>> begin Data extract

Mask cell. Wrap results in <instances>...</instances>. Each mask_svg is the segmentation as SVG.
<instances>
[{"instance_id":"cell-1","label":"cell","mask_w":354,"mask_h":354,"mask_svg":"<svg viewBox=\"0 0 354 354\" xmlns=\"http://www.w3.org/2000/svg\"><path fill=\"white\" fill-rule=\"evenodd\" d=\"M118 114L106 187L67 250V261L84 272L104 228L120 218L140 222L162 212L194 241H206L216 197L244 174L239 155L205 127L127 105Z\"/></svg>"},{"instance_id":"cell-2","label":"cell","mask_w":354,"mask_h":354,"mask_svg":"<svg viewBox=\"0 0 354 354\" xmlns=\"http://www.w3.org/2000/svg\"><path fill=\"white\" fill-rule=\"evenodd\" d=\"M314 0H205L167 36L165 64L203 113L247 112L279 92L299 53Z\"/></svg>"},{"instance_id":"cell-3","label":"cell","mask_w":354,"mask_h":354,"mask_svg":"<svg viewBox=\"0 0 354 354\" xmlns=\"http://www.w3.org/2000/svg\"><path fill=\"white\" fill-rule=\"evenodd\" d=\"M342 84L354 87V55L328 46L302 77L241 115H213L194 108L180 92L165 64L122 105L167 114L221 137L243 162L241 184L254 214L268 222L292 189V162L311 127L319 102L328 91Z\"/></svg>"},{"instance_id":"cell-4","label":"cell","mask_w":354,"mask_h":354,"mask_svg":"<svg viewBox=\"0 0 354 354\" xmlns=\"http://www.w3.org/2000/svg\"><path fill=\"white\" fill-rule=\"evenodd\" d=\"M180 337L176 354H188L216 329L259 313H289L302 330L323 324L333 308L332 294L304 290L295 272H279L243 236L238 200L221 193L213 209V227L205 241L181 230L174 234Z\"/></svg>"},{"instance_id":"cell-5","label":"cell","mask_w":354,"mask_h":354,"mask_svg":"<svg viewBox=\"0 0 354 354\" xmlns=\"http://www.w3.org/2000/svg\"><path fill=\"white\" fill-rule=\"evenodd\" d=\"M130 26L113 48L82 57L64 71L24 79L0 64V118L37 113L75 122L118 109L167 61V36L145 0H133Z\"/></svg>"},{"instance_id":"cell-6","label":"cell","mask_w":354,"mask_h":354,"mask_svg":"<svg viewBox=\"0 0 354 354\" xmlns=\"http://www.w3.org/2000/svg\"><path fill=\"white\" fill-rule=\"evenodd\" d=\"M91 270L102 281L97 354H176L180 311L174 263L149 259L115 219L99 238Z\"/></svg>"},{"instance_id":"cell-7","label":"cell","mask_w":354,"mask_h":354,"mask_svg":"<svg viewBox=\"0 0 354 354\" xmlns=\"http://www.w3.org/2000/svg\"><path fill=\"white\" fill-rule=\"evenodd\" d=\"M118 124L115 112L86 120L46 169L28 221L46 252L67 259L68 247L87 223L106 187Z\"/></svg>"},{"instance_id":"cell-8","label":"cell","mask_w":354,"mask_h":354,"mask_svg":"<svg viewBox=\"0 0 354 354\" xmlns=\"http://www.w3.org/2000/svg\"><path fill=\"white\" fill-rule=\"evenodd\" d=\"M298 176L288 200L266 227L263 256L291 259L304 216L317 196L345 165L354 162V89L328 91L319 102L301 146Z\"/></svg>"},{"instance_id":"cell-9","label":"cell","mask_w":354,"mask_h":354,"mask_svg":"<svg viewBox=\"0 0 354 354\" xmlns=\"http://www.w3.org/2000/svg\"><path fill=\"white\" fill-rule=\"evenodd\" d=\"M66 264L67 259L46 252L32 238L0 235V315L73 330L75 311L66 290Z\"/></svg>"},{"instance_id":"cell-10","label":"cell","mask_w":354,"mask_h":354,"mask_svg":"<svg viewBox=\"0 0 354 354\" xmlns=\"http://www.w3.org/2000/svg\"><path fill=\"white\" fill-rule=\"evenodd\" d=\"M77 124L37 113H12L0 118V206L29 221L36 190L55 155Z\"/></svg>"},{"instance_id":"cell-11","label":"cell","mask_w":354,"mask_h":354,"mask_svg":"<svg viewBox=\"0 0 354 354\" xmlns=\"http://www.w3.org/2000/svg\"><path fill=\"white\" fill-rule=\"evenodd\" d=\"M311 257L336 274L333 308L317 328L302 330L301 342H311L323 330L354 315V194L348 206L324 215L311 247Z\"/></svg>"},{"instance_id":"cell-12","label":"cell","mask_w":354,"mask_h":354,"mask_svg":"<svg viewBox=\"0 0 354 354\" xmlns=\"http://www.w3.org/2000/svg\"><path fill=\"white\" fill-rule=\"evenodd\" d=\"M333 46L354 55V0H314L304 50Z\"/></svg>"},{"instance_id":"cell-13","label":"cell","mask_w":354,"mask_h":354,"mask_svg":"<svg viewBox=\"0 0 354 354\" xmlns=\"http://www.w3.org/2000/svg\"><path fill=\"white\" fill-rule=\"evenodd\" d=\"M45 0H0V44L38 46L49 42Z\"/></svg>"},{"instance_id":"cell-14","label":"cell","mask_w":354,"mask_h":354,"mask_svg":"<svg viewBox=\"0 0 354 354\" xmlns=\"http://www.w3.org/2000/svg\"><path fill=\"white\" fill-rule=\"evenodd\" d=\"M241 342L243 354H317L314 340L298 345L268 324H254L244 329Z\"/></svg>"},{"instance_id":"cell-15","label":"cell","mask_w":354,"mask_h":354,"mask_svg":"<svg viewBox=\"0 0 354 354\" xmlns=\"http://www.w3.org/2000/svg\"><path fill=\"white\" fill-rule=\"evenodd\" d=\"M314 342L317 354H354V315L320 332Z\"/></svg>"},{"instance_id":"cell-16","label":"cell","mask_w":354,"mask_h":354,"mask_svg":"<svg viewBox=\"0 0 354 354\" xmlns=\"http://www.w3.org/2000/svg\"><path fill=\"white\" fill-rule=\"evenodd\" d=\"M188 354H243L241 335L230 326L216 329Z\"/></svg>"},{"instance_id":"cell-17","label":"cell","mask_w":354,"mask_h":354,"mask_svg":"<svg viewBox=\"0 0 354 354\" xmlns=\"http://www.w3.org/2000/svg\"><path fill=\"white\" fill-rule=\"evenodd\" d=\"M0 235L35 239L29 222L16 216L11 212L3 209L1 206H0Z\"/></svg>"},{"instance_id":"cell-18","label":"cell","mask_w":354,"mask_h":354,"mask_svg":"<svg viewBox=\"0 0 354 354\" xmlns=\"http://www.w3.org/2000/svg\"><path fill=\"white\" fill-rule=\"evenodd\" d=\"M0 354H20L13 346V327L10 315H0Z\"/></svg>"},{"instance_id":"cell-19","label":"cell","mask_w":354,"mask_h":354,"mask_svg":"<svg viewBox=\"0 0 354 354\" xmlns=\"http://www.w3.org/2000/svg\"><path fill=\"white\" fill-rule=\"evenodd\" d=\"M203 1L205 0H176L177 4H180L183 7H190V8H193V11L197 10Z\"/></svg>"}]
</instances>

>> end Data extract
>> begin Data extract

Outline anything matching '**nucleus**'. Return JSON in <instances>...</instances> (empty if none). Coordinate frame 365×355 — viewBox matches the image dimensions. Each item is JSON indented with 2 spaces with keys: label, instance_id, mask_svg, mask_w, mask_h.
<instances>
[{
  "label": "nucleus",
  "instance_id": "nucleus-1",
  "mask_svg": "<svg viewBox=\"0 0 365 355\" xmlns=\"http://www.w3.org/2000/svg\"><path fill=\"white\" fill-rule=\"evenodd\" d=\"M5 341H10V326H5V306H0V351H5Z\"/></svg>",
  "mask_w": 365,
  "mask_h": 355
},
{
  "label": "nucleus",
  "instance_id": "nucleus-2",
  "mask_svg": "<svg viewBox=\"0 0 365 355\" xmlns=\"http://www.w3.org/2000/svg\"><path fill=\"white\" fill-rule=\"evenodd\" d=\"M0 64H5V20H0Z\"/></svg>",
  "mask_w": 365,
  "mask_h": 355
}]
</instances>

>> end Data extract

Required work
Tally the lines in the listing above that contain the string "Each", treating uppercase and lowercase as different, and reply with only that number.

Exercise answer
2